# Start of TEXT PROVIDED

We recently reached out to 40 top Project and Portfolio Management (PPM) professionals and asked them the following question: "Please share a remarkable leadership secret that had a major impact on an enterprise project you have managed. Please tell the story and the results that you achieved."
Today we highlight the response of Cinda Voegtli, CEO of Projectconnections.com.
The news was grim. The nine-month IT project, designed to deliver a wealth of new cost data to a group of critical business users, was six months into the schedule—and still gathering requirements. Although some technical work was underway, the team was floundering in how to settle the scope and proceed. Meantime, millions of dollars in additional profit per week from better product pricing decisions the new data would enable were being lost. And finishing the technical work on time was looking like an impossible dream.
But with less than three months to go, this project recovered. It was actually recovered on one specific day, when the sponsor, project manager (PM), and team gathered with two key business users and laid out the state of the project. The PM and sponsor called the meeting, because they had realized that the team meant well—they were trying to make sure they identified all the customer requirements so that they could deliver a full tool for the pricing analysts. But therein lay the problem: They were gathering all the requirements as abstract, equally weighted items to satisfy rather than focusing on the driving business goals and what mattered most for achieving them.

# End of TEXT PROVIDED
# Start of LISTING

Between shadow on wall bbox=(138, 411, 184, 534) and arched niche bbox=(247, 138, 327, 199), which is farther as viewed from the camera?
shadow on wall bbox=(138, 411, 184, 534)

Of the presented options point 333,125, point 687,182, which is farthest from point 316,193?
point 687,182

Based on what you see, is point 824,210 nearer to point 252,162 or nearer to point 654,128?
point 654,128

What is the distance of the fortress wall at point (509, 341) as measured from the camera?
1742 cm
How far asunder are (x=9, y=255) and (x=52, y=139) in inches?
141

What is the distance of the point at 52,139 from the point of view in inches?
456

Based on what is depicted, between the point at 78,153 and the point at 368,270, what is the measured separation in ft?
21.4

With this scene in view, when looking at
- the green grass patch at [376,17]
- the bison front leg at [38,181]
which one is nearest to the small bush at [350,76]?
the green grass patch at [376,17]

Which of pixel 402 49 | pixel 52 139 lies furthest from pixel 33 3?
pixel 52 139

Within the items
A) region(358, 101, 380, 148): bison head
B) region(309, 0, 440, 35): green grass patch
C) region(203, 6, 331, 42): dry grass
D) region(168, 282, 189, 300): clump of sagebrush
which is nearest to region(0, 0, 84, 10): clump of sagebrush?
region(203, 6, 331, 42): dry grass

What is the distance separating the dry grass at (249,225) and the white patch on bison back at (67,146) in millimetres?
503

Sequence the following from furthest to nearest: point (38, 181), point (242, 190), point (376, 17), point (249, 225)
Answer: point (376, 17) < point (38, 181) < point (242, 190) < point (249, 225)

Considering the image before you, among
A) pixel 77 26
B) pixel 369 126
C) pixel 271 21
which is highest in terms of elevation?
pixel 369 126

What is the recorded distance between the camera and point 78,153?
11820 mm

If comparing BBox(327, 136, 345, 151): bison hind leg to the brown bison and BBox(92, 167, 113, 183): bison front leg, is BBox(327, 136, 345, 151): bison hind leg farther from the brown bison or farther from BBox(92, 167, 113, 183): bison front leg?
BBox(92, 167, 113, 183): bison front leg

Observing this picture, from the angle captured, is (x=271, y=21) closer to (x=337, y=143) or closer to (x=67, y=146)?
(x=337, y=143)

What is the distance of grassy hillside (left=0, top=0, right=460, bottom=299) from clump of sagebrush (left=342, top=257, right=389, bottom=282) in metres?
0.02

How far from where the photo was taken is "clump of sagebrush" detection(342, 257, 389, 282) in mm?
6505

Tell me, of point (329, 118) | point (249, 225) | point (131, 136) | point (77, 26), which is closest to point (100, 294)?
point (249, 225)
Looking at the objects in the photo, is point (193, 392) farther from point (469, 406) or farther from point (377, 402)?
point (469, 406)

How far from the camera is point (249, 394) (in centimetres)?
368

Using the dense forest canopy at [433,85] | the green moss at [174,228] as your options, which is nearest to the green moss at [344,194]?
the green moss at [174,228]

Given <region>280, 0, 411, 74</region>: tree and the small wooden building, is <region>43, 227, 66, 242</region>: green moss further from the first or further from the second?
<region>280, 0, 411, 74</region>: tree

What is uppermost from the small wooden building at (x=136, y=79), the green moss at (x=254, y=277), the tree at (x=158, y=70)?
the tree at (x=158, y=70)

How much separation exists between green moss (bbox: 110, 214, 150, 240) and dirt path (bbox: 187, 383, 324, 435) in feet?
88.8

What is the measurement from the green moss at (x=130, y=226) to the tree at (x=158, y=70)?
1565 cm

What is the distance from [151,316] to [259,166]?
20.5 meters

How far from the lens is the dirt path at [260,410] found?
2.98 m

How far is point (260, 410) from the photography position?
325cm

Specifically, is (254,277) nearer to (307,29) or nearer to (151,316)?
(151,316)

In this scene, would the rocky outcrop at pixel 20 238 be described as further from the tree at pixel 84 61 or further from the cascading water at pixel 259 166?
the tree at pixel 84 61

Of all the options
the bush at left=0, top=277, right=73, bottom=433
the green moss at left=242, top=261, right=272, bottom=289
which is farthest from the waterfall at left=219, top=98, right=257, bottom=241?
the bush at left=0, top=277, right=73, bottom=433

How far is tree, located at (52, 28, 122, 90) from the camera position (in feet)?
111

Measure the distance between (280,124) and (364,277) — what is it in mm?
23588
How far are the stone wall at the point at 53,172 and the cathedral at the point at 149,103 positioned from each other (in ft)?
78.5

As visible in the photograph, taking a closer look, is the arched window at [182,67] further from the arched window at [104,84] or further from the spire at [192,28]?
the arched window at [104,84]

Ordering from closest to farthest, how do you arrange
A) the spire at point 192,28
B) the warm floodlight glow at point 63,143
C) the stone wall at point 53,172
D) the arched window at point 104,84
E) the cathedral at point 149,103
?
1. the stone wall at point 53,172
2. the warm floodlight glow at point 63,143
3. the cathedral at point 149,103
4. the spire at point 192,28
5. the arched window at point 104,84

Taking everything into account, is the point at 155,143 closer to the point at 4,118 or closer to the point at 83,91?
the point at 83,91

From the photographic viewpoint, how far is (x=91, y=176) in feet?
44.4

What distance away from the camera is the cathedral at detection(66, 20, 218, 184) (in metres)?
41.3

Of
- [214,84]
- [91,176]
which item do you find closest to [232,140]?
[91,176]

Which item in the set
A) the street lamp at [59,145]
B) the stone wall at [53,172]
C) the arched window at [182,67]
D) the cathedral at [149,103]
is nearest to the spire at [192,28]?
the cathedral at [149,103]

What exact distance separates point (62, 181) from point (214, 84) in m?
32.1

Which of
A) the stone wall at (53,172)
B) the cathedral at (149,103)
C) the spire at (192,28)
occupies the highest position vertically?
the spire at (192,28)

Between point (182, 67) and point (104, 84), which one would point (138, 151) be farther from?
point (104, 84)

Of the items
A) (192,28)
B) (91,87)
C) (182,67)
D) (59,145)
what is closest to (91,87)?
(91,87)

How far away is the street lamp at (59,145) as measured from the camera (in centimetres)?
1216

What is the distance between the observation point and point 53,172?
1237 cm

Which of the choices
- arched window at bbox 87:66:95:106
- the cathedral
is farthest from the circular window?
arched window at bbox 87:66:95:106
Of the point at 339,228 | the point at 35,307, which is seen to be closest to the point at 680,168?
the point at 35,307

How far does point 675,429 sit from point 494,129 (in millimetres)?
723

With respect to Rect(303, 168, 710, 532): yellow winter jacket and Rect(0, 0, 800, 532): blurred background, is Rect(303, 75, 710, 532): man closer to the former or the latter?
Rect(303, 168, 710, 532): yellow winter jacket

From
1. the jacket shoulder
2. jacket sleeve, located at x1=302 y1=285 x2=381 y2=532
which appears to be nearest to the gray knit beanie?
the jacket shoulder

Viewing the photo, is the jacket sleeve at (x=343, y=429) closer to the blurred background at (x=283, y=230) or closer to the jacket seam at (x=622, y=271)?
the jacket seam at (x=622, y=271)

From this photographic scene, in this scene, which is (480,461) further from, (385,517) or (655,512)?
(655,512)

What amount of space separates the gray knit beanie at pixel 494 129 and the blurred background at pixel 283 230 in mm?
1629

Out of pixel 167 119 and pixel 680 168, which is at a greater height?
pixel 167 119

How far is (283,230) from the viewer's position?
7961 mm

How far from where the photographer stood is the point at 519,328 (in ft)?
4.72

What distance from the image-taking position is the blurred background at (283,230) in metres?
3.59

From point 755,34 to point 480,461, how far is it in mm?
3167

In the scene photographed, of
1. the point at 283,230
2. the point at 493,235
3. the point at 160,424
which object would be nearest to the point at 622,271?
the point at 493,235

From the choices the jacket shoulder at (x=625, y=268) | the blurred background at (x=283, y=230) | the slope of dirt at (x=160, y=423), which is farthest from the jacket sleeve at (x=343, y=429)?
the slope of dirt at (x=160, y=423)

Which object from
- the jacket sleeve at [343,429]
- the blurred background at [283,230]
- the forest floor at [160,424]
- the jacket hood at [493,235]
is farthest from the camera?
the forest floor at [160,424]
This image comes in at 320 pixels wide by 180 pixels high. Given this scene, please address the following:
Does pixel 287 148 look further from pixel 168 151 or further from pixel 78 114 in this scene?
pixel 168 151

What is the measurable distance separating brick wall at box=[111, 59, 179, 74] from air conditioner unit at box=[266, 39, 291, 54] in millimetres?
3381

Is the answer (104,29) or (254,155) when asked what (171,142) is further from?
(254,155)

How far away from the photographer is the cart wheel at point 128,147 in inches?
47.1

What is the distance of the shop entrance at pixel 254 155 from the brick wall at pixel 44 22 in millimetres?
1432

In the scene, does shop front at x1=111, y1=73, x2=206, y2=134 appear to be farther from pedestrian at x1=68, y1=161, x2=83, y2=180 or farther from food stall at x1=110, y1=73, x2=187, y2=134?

# End of LISTING

● **WHAT IS NEEDED**
Copy the IT project passage from "Today we highlight" up to and including "an impossible dream.", and swap "floundering" for "struggling". Draw only on the IT project passage.

● **SOLUTION**
Today we highlight the response of Cinda Voegtli, CEO of Projectconnections.com.
The news was grim. The nine-month IT project, designed to deliver a wealth of new cost data to a group of critical business users, was six months into the schedule—and still gathering requirements. Although some technical work was underway, the team was struggling in how to settle the scope and proceed. Meantime, millions of dollars in additional profit per week from better product pricing decisions the new data would enable were being lost. And finishing the technical work on time was looking like an impossible dream.